In Italia non è proprio una novità, ma pare si stia intensificando.

Più si restringono gli spazi per lo smart working, più si allarga la fantasia di chi non vuole rinunciare a quella che sembrava un’evoluzione inarrestabile. Perché quando chiedi alle persone di rinunciare a videocall in mutande, presentazioni spiaggiati nel letto e pause pranzo indisciplinate, stai anche chiedendo ad altre di perdere infinito tempo in auto o sui mezzi, impazzire nella gestione della famiglia e tornare alle inutili riunioni in presenza. Un po’ come la punizione alla classe quando a rompere le palle sono in tre.

Disney, Meta, Apple, ma anche JP Morgan e Amazon, sono solo gli ultimi colossi finiti nei titoli dei giornali per questa decisione. Sulla carta non si capisce proprio tutta questa fretta che hanno scoperto di avere: un conto sono le imprese che producono qualcosa di materiale, per cui i dipendenti devono lavorare con macchine fisse; un altro conto sono le aziende tecnologiche o di consulenza, in cui i dipendenti se la giocano per lo più al computer e quindi, teoricamente, non dovrebbero notare molto la differenza. Non ci vuole un genio per capire che l’obiettivo sia controllare la produttività, per evitare che a casa le persone si imboschino e facciano altro al posto di lavorare, ma basta aver visto Fantozzi una volta per sapere quanto bene si possa cazzeggiare anche in un ufficio.

Comunque, un botto di gente non ha preso bene la fine dello smart e il ritorno in office, e pare che stia cercando in tutti i modi di evitarlo. Fra le tante tecniche, sta facendo parecchio chiacchierare Oltreoceano il coffee badging. In che cosa consiste? In pratica, molti lavoratori strisciano il badge in ingresso e si fermano tatticamente alla macchinetta del caffè: lì conducono un’intensa vita sociale per farsi vedere e poi… magicamente scompaiono nel nulla, qualcuno addirittura se ne torna a casa direttamente dopo aver pagato pegno alla presenza. I maghi di questo nuovo sport pare assoldino addirittura colleghi che parlano a loro nome alla macchinetta del caffè, così che la presenza venga anche solo “respirata”, nemmeno vista. 

La cosa ha messo parecchio in allarme i dirigenti in giro per il mondo, ma forse non stupisce così tanto noi Italiani, che abbiamo avuto negli anni pagine e pagine di giornale dedicate ai “furbetti del cartellino“. Avete presente i video che ogni tanto girano, in bianco e nero, con gente che timbra e poi gira i tacchi ed esce?

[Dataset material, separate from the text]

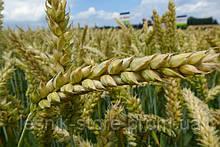 Озимая пшеница, Краснодарская Селекция, ГРОМ, Элита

Oppure, tutti quei dipendenti comunali pizzicati a fare la spesa o andare in palestra in orario di lavoro? Certo, parliamo soprattutto di pubblico e non di privato, ma l’andazzo sembra essere lo stesso.

Evidentemente sul piatto c’è il tema della presenza obbligatoria che va sempre più stretta e della necessità di migliorare il work-life balance. Da un lato, secondo i boss la presenza in ufficio rafforza la cultura aziendale, la collaborazione e le attività di brainstorming. Dall’altro, per chi si era abituato a gestirsi in autonomia, il rientro negli schemi a tempo pieno è come uno shock anafilattico. Due rette parallele di pensiero che rischiano di non incrociarsi più.

Quindi poi non c’è da stupirsi che molti facciano i “furbetti del caffettino“: è solo un po’ di sana ribellione a schemi superati. Perché, parliamoci chiaro: per essere performanti siamo spesso diventati schiavi di ambienti tossici, sessisti e pieni di stronzi.